[Editor’s Note: This review may contain spoilers]
Writer: Scott Lobdell
Artists: Ryan Winn and Trevor Hairsine
While Red Hood is on a collision-course with Penguin, Jason Todd is struggling with past and using it to file is inevitable encounter with Oswald Cobblepot. Will Red Hood harness the pain of his upbringing or will his vendetta with Penguin clog his senses and bring upon his final undoing?
Once again, the writing of Lobdell draws the reader in and really makes them understand why Red Hood is the way he is. He makes the reader connect with at masked vigilante like nobody else could. The art from Hairsine and Winn bring to life the story and doesn’t let go. The continuation of the Red Hood vs Penguin story is awesome, especially when the reader learns about how Cobblepot is connected to a major source of pain in Jason Todd’s life.

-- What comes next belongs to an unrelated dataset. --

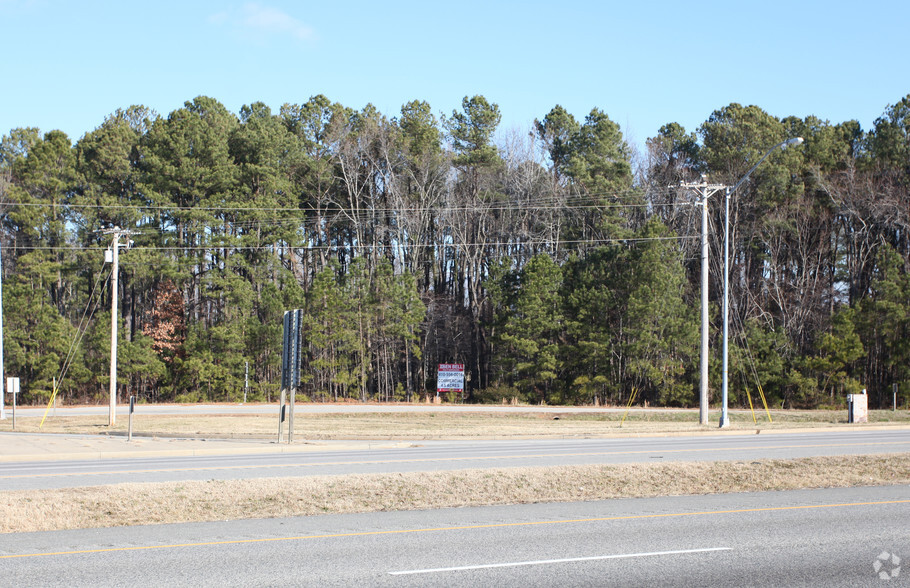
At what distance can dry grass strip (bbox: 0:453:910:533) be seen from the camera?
36.1 feet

This edition shows that the sins of the father are sometimes fixable by the son and allows the reader to decide if life conditions or personal decisions shape a person’s destiny in life.
I felt the letters from Willis Todd to his son Jason being the whole focus in this issue was a bit of overkill. More interaction with Penguin and more emotion shown by Jason Todd as it pertains to him learning about his past would have been nice.
Red Hood and the Outlaws is another win from DC Comics and a must read and a winning addition to any fans comic book collection. Not the strongest of the previous issues of this story but absolutely necessary due to the emotional output from the characters and effort put fort by Scott Lobdell to tell a truly emotional and personal story for Jason Todd.